→ **What you have to do**
From the material below, set down exactly the lines that run from the one containing "Schleichende Ausweitung: Sind" to the one containing "Ink hand drawn", minus the pictures.

→ **Supplied data**
============================================================

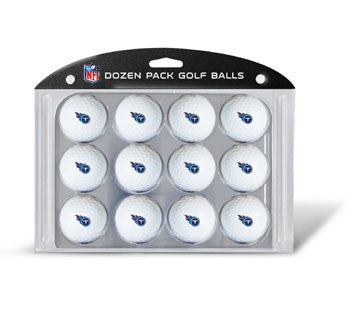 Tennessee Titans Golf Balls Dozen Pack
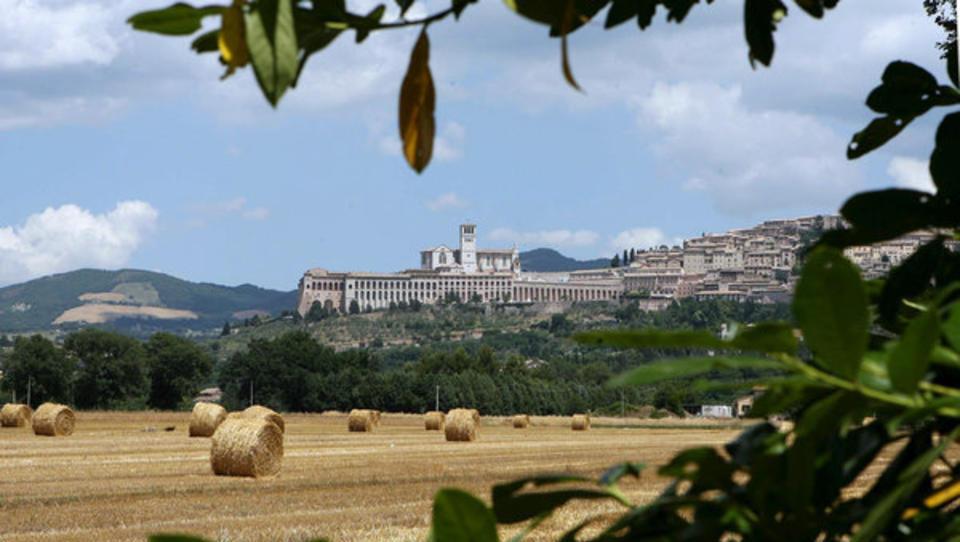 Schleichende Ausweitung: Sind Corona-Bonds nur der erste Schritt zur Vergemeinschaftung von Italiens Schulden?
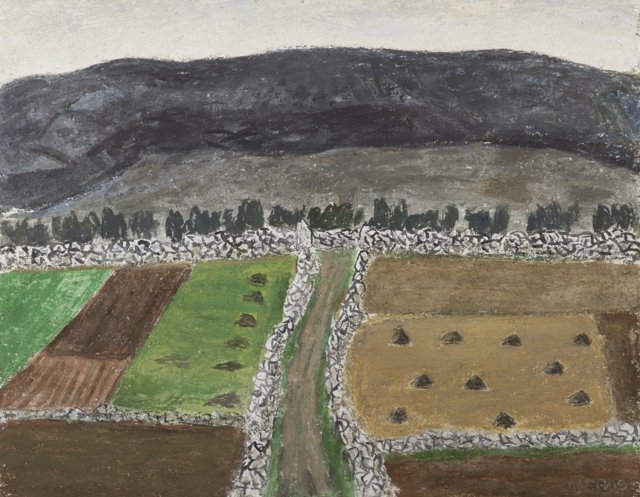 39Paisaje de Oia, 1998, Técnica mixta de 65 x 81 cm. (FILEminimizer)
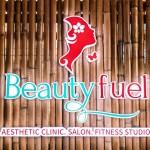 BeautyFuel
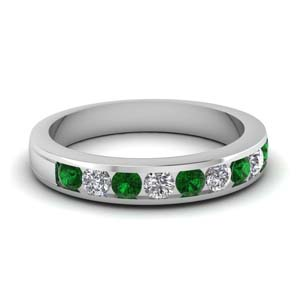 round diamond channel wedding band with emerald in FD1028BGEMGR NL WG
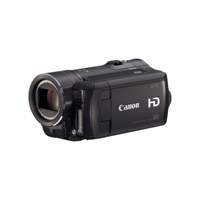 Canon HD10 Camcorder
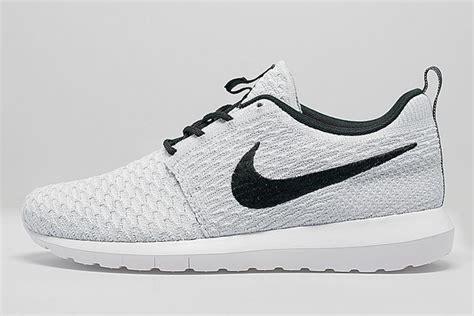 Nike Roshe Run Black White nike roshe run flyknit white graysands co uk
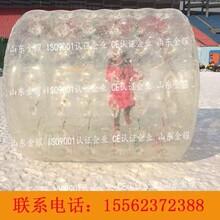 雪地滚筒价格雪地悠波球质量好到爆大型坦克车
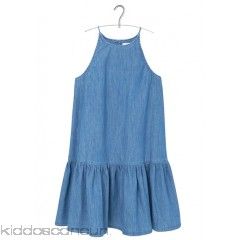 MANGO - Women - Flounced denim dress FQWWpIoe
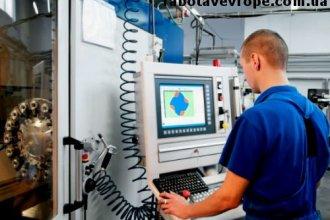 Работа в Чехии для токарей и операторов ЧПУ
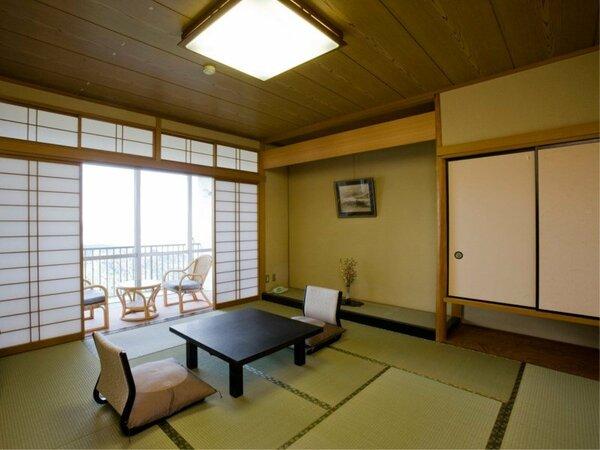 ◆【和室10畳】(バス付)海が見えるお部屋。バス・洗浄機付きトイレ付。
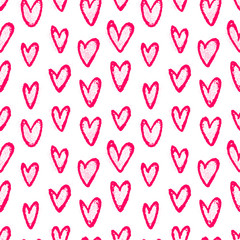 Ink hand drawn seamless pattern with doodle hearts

============================================================

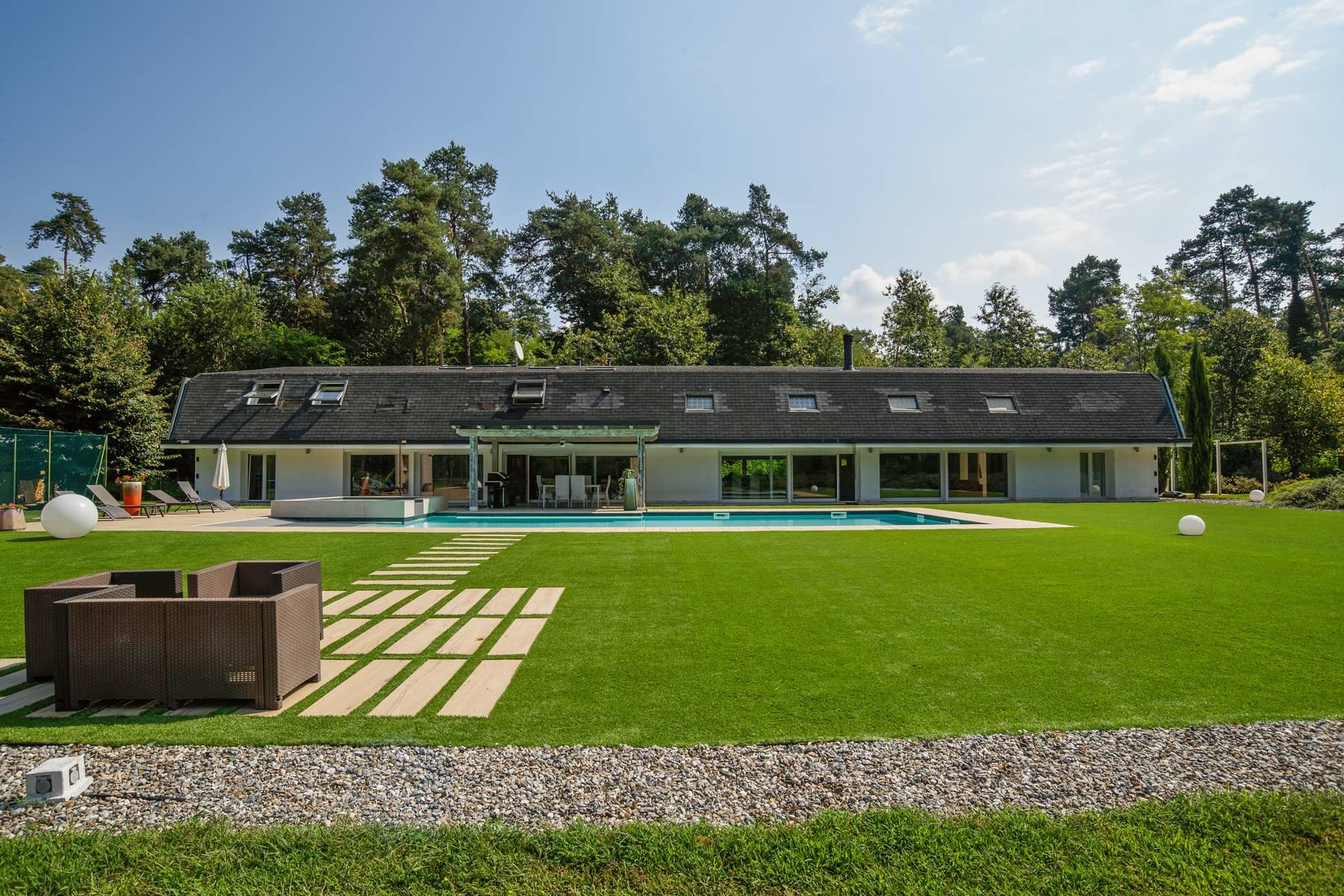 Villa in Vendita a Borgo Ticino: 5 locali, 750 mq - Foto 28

============================================================

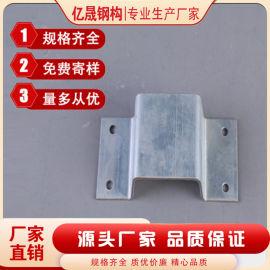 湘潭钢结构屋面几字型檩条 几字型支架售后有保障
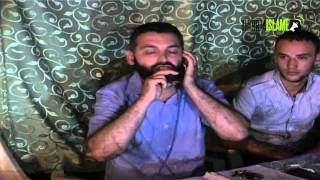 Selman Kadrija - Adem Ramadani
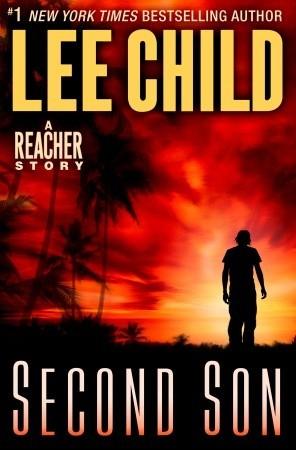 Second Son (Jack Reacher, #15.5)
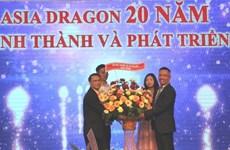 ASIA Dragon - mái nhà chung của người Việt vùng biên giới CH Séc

============================================================

→ **Exercise response**
 Schleichende Ausweitung: Sind Corona-Bonds nur der erste Schritt zur Vergemeinschaftung von Italiens Schulden?
 39Paisaje de Oia, 1998, Técnica mixta de 65 x 81 cm. (FILEminimizer)
 BeautyFuel
 round diamond channel wedding band with emerald in FD1028BGEMGR NL WG
 Canon HD10 Camcorder
 Nike Roshe Run Black White nike roshe run flyknit white graysands co uk
 雪地滚筒价格雪地悠波球质量好到爆大型坦克车
 MANGO - Women - Flounced denim dress FQWWpIoe
 Работа в Чехии для токарей и операторов ЧПУ
 ◆【和室10畳】(バス付)海が見えるお部屋。バス・洗浄機付きトイレ付。
 Ink hand drawn seamless pattern with doodle hearts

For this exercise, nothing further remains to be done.